Trascrivi come tabella Markdown, con le colonne Riga (numero progressivo) e Contenuto, le righe dei record dalla riga che contiene "Where is 'cell'?" fino alla riga che contiene "41L74 34L68 30H60L55", entrambe comprese, omettendo le righe vuote. Escludi le immagini dalla risposta.

Dati forniti:
----------

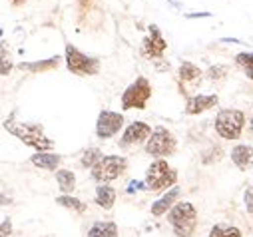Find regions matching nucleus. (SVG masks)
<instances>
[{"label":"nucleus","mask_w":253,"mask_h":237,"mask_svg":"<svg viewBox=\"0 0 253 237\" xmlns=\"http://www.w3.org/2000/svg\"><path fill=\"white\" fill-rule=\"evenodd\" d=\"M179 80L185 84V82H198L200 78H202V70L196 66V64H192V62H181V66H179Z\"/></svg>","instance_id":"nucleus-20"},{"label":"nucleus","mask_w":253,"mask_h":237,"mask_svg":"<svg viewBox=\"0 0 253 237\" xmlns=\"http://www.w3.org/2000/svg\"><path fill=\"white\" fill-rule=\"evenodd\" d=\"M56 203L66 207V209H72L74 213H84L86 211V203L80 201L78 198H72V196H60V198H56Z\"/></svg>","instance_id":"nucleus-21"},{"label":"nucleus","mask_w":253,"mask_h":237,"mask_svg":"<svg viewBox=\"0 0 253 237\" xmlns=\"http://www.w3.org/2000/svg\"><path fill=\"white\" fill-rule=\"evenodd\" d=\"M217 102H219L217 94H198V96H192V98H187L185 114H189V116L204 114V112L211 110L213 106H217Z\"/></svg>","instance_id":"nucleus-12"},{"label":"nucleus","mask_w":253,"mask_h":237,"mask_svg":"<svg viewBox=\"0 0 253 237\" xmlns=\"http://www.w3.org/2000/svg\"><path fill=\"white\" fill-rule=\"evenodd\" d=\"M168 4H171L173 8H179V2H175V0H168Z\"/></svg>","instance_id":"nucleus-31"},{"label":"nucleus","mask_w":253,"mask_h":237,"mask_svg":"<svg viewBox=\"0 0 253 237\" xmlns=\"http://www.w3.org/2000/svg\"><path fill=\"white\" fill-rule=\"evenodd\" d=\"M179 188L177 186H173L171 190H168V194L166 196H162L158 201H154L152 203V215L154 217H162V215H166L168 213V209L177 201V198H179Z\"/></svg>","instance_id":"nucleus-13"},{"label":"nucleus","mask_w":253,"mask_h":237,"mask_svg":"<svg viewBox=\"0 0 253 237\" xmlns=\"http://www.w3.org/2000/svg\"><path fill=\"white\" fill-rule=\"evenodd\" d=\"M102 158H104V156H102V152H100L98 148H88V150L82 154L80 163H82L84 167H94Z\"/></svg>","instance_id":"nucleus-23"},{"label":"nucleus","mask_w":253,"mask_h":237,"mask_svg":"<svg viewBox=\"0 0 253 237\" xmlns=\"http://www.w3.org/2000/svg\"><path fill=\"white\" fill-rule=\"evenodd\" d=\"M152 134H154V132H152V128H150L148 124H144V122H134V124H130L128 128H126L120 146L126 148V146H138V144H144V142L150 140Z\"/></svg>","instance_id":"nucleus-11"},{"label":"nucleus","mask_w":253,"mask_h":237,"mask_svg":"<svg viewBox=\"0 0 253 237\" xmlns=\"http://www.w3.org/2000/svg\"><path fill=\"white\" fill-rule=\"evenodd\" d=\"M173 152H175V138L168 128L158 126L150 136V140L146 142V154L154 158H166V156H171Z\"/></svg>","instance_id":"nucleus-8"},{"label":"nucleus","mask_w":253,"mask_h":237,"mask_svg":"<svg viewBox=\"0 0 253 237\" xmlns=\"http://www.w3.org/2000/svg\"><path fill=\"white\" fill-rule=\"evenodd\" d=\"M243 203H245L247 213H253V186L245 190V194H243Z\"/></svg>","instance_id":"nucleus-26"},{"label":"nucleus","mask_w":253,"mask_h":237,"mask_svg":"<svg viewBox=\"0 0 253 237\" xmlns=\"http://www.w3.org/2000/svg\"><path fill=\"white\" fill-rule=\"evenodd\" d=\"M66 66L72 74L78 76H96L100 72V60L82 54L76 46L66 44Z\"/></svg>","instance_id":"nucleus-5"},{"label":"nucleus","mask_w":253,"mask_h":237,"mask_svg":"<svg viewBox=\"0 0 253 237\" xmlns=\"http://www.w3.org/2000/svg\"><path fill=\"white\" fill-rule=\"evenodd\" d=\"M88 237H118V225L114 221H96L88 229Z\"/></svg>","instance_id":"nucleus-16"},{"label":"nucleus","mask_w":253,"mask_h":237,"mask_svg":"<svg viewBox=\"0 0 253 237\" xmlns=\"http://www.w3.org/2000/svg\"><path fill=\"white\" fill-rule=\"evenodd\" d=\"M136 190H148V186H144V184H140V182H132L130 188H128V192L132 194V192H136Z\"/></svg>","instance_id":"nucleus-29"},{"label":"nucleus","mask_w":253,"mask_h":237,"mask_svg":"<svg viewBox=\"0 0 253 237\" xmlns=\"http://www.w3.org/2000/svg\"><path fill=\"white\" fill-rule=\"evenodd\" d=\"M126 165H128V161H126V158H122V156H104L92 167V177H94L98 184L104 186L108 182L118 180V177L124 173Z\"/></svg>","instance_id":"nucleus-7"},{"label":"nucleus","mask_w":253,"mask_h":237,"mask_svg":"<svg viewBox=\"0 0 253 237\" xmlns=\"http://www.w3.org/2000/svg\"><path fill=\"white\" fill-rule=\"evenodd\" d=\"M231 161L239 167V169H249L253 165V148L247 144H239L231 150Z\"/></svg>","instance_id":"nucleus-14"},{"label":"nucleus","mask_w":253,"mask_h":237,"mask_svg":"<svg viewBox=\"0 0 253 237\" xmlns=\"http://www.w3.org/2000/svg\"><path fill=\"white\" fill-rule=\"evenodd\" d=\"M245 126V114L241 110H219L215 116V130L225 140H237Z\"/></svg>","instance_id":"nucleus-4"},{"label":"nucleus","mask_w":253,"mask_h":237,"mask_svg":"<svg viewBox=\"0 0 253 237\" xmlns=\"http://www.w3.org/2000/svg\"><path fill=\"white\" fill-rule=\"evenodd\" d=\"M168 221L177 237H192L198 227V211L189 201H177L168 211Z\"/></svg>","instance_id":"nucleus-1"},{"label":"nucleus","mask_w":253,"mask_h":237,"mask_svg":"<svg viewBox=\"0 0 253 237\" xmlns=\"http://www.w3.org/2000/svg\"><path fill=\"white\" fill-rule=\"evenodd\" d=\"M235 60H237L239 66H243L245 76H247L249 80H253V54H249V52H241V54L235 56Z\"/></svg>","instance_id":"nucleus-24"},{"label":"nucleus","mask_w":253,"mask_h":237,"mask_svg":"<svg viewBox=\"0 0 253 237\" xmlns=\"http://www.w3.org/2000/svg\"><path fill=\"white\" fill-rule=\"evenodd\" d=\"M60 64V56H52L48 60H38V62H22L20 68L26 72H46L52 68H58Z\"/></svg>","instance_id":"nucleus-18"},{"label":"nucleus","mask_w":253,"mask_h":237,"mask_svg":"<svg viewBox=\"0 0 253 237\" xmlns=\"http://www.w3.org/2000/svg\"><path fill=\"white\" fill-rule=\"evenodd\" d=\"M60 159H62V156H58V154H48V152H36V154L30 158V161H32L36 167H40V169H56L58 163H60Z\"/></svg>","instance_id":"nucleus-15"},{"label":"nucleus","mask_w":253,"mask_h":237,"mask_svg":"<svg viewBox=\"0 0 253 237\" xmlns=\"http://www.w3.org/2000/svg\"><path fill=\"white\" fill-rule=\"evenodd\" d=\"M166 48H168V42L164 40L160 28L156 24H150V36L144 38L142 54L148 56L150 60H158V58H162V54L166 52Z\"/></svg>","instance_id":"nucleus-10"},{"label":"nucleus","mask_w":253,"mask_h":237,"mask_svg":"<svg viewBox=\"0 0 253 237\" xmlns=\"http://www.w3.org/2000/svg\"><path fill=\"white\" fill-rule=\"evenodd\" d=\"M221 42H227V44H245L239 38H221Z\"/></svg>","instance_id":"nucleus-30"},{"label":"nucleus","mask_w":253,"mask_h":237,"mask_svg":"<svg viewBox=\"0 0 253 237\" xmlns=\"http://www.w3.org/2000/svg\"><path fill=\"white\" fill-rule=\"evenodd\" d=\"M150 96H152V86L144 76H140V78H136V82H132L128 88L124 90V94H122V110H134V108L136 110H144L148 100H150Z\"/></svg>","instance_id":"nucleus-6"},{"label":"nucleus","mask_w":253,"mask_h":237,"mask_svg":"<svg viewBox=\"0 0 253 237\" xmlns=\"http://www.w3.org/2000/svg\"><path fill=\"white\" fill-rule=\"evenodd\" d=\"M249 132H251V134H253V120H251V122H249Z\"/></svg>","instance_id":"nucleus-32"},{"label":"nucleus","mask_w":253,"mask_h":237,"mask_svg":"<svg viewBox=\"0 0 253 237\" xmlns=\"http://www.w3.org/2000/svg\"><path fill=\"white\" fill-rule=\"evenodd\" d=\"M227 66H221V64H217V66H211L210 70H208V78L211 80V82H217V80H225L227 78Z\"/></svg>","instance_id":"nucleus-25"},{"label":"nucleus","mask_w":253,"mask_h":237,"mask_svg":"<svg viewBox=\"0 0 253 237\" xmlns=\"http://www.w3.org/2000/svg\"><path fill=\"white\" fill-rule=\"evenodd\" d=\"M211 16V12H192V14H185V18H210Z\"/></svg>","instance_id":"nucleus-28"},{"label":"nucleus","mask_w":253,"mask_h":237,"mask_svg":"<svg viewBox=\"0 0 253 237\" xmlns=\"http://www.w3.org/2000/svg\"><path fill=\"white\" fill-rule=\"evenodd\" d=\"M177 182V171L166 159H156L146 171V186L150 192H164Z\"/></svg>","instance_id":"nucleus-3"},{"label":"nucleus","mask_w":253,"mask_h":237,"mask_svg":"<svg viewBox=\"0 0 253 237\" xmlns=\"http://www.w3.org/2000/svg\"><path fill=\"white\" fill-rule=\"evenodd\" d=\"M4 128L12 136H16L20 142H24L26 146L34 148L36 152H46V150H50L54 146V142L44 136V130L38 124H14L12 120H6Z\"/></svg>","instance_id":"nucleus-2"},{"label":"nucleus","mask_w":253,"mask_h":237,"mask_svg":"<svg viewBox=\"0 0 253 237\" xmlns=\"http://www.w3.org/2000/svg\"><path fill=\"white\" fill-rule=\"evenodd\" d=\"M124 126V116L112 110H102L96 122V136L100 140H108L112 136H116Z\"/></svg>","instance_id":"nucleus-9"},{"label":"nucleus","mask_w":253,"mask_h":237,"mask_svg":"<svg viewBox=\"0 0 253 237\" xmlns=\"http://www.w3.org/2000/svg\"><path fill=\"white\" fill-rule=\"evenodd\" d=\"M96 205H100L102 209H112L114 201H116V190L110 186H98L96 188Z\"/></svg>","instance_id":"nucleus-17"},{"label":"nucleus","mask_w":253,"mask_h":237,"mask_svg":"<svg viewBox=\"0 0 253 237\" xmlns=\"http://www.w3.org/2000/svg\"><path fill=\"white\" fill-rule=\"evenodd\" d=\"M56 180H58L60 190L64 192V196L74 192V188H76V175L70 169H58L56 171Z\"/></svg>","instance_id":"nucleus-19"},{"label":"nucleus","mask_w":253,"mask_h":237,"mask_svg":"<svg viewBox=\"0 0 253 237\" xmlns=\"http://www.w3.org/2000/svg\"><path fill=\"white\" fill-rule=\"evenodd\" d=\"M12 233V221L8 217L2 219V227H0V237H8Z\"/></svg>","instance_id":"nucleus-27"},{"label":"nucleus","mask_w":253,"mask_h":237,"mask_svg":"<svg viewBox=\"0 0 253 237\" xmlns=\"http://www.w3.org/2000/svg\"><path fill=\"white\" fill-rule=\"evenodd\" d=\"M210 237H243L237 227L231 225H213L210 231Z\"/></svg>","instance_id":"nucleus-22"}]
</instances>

----------

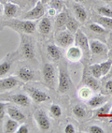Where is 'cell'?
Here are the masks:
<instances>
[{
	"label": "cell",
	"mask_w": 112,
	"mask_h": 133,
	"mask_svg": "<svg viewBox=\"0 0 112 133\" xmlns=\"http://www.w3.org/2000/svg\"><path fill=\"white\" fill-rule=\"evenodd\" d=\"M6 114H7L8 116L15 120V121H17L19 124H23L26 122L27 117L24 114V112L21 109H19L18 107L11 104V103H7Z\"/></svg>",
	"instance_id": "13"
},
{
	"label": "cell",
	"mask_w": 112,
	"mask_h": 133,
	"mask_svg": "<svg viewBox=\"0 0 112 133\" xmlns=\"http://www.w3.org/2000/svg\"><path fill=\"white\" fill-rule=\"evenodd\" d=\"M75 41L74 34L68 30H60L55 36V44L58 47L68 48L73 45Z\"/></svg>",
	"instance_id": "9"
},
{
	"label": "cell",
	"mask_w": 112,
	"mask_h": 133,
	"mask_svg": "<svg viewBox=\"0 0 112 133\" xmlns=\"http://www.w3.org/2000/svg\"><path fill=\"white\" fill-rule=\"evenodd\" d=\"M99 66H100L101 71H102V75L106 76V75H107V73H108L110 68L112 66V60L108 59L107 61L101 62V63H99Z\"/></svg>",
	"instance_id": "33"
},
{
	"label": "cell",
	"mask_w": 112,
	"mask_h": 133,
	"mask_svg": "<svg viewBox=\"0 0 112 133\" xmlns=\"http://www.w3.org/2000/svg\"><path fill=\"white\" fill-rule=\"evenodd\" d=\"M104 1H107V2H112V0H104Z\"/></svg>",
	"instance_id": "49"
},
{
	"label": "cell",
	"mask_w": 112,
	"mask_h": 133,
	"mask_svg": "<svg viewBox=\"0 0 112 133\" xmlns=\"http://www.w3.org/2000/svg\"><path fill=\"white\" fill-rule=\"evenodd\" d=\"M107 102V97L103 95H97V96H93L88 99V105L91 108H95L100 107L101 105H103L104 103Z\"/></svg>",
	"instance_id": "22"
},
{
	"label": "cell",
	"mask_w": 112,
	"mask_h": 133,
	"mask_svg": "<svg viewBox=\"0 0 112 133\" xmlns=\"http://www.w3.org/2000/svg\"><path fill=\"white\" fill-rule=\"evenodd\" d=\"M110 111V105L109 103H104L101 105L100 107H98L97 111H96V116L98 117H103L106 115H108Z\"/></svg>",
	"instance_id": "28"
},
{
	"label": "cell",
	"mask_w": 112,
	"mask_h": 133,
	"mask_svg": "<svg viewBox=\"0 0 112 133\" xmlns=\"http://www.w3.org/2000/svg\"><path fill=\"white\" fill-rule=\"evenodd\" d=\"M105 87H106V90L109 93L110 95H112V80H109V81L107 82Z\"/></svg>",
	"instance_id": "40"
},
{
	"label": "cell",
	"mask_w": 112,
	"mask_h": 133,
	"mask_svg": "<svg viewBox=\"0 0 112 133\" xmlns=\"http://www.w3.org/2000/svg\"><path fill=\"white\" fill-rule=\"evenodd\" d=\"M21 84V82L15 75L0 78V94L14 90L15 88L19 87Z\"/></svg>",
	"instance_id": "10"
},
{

----------

La risposta:
| Riga | Contenuto |
|---|---|
| 1 | Where is 'cell'? |
| 2 | Here are the masks: |
| 3 | <instances> |
| 4 | [{ |
| 5 | 	"label": "cell", |
| 6 | 	"mask_w": 112, |
| 7 | 	"mask_h": 133, |
| 8 | 	"mask_svg": "<svg viewBox=\"0 0 112 133\" xmlns=\"http://www.w3.org/2000/svg\"><path fill=\"white\" fill-rule=\"evenodd\" d=\"M6 114H7L8 116L15 120V121H17L19 124H23L26 122L27 117L24 114V112L21 109H19L18 107L11 104V103H7Z\"/></svg>", |
| 9 | 	"instance_id": "13" |
| 10 | }, |
| 11 | { |
| 12 | 	"label": "cell", |
| 13 | 	"mask_w": 112, |
| 14 | 	"mask_h": 133, |
| 15 | 	"mask_svg": "<svg viewBox=\"0 0 112 133\" xmlns=\"http://www.w3.org/2000/svg\"><path fill=\"white\" fill-rule=\"evenodd\" d=\"M75 41L74 34L68 30H60L55 36V44L58 47L68 48L73 45Z\"/></svg>", |